## EXERCISE INSTRUCTIONS
Nothing but an exact copy is wanted here: the line with "annotated bounding boxes, frame 2" and all the lines that follow it in the entries below.

## SOURCE DATA
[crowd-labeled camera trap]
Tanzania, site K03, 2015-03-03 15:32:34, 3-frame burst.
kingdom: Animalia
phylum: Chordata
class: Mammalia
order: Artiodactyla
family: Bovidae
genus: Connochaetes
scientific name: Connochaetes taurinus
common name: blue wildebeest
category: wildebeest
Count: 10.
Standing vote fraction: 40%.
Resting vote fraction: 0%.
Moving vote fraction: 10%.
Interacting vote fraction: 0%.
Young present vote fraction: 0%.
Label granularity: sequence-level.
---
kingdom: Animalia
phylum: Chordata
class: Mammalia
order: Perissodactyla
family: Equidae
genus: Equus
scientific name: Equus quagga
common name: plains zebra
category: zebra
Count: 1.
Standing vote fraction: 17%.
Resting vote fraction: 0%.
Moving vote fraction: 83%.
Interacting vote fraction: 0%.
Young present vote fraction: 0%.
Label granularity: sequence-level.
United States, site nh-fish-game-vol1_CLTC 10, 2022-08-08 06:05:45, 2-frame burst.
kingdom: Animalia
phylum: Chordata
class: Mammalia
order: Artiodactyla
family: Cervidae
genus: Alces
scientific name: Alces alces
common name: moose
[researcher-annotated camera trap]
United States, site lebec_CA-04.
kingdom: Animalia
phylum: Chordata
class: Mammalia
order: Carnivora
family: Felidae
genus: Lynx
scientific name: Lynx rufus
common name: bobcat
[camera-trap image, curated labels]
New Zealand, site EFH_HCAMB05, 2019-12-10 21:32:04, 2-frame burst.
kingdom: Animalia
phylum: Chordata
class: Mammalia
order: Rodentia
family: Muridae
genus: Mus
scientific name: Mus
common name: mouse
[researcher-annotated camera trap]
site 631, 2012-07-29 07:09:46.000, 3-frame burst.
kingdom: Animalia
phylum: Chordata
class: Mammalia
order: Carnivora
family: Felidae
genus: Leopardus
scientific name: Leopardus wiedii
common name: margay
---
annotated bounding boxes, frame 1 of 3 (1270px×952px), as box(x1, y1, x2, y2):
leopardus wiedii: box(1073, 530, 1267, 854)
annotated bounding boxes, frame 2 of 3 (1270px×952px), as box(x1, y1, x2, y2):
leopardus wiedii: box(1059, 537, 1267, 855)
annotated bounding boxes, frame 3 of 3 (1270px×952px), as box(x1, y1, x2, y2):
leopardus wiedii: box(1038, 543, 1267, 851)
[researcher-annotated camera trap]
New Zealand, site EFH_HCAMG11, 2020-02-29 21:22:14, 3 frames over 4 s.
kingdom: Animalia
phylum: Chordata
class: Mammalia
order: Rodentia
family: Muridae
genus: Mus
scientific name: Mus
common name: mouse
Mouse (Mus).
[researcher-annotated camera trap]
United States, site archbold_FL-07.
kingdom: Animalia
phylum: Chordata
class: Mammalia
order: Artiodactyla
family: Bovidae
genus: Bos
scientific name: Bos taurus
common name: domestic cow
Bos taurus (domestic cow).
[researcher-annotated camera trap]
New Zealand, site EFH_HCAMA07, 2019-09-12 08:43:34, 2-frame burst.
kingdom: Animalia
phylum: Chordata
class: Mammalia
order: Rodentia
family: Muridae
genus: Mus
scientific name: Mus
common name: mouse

## YOUR RESPONSE
annotated bounding boxes, frame 2 of 3 (1270px×952px), as box(x1, y1, x2, y2):
leopardus wiedii: box(1059, 537, 1267, 855)
annotated bounding boxes, frame 3 of 3 (1270px×952px), as box(x1, y1, x2, y2):
leopardus wiedii: box(1038, 543, 1267, 851)
[researcher-annotated camera trap]
New Zealand, site EFH_HCAMG11, 2020-02-29 21:22:14, 3 frames over 4 s.
kingdom: Animalia
phylum: Chordata
class: Mammalia
order: Rodentia
family: Muridae
genus: Mus
scientific name: Mus
common name: mouse
Mouse (Mus).
[researcher-annotated camera trap]
United States, site archbold_FL-07.
kingdom: Animalia
phylum: Chordata
class: Mammalia
order: Artiodactyla
family: Bovidae
genus: Bos
scientific name: Bos taurus
common name: domestic cow
Bos taurus (domestic cow).
[researcher-annotated camera trap]
New Zealand, site EFH_HCAMA07, 2019-09-12 08:43:34, 2-frame burst.
kingdom: Animalia
phylum: Chordata
class: Mammalia
order: Rodentia
family: Muridae
genus: Mus
scientific name: Mus
common name: mouse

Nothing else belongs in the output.